GIVEN RECORDS:
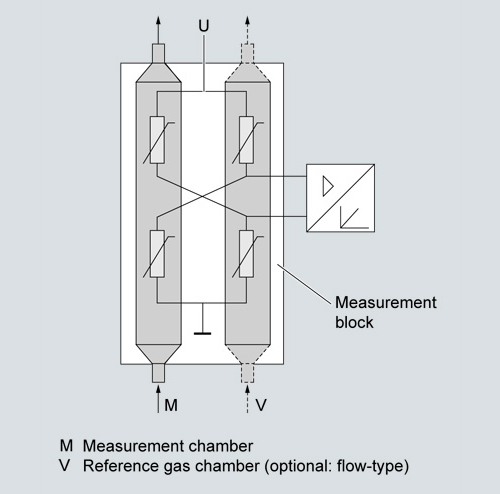 U

Measurement block

M

V

M Measurement chamber
V Reference gas chamber (optional: flow-type)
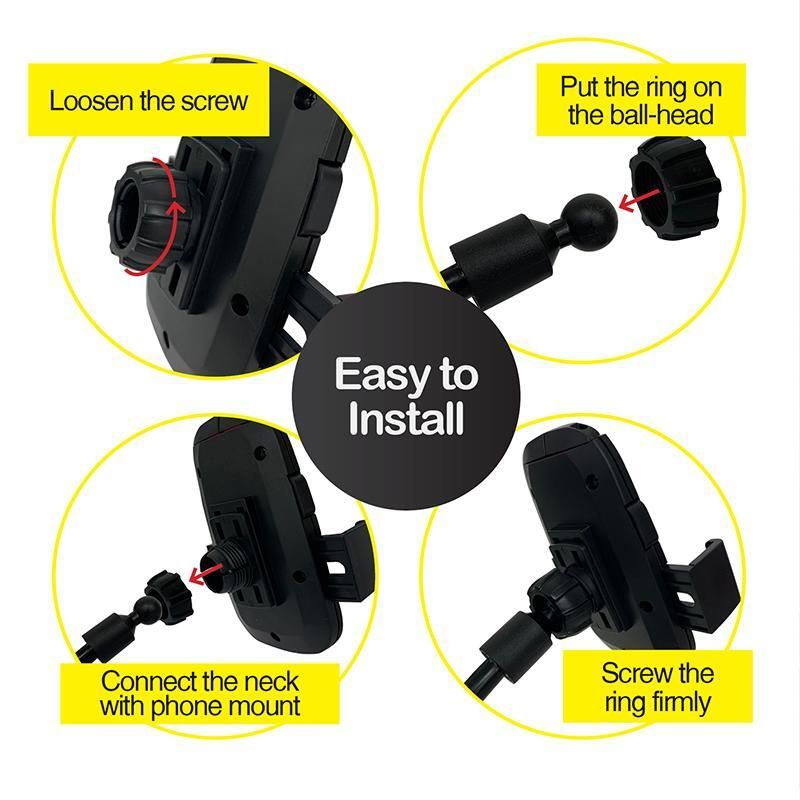 Loosen the screw

Put the ring on the ball-head

Easy to Install

Connect the neck with phone mount

Screw the ring firmly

BRIEF: Your reply must reproduce all of the entries exactly and contain no pictures.

RESPONSE:
 U

Measurement block

M

V

M Measurement chamber
V Reference gas chamber (optional: flow-type)
 Loosen the screw

Put the ring on the ball-head

Easy to Install

Connect the neck with phone mount

Screw the ring firmly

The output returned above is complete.